***** Material for this exercise *****

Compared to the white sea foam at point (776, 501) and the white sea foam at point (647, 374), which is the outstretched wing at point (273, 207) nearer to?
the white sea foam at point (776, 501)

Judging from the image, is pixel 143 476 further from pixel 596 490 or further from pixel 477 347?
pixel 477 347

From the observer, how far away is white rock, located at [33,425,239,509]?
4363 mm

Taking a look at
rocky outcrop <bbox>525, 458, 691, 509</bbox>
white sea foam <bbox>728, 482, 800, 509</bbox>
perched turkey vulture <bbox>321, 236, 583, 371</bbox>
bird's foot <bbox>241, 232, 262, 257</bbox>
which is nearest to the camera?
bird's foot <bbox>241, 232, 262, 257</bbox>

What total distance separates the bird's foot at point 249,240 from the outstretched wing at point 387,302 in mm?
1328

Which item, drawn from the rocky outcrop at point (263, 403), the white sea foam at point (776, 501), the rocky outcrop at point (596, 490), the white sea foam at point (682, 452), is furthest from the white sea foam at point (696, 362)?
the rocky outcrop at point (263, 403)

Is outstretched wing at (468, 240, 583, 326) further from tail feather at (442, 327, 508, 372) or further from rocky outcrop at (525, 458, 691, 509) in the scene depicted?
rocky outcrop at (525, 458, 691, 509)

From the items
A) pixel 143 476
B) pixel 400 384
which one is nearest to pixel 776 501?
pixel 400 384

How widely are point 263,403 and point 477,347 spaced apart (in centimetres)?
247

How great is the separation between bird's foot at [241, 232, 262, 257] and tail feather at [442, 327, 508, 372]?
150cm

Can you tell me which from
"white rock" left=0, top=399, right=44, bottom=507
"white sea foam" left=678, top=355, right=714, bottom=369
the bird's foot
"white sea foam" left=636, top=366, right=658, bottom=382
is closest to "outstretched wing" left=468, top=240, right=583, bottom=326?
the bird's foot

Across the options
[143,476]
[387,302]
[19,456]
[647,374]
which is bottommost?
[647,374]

*****
***** Material for this exercise *****

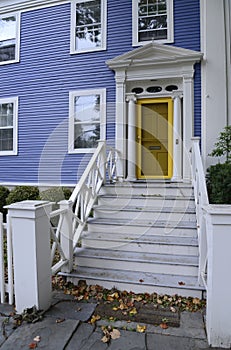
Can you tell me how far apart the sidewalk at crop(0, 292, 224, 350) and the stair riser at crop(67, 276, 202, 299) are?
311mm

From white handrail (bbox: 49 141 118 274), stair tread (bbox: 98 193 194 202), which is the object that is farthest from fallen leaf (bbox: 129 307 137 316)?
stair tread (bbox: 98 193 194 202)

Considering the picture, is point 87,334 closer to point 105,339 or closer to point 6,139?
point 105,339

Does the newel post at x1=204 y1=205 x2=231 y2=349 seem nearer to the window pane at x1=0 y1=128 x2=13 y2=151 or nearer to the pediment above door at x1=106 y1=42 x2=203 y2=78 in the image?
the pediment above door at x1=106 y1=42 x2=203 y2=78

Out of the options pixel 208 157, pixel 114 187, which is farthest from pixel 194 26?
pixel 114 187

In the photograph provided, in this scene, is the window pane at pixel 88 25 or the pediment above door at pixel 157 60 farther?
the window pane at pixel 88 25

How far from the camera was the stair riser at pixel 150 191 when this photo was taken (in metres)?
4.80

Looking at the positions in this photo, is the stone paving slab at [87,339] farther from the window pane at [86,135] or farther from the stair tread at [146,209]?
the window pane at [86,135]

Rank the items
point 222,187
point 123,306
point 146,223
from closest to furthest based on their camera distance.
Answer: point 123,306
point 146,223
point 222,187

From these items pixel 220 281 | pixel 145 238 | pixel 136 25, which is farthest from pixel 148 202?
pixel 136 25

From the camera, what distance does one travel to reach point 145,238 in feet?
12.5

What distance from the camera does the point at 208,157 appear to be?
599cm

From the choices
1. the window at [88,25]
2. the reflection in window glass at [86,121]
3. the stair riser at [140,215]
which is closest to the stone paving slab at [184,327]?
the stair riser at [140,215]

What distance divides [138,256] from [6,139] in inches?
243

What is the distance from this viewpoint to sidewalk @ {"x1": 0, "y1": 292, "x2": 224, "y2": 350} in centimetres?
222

*****

What the exercise asks
Gather each line of the entries above that contains the string "feather". Case counts.

Expected answer
Is outstretched wing at (468, 240, 583, 326) further from tail feather at (442, 327, 508, 372) or further from rocky outcrop at (525, 458, 691, 509) in the scene depicted?
How great is the separation between bird's foot at [241, 232, 262, 257] and tail feather at [442, 327, 508, 372]?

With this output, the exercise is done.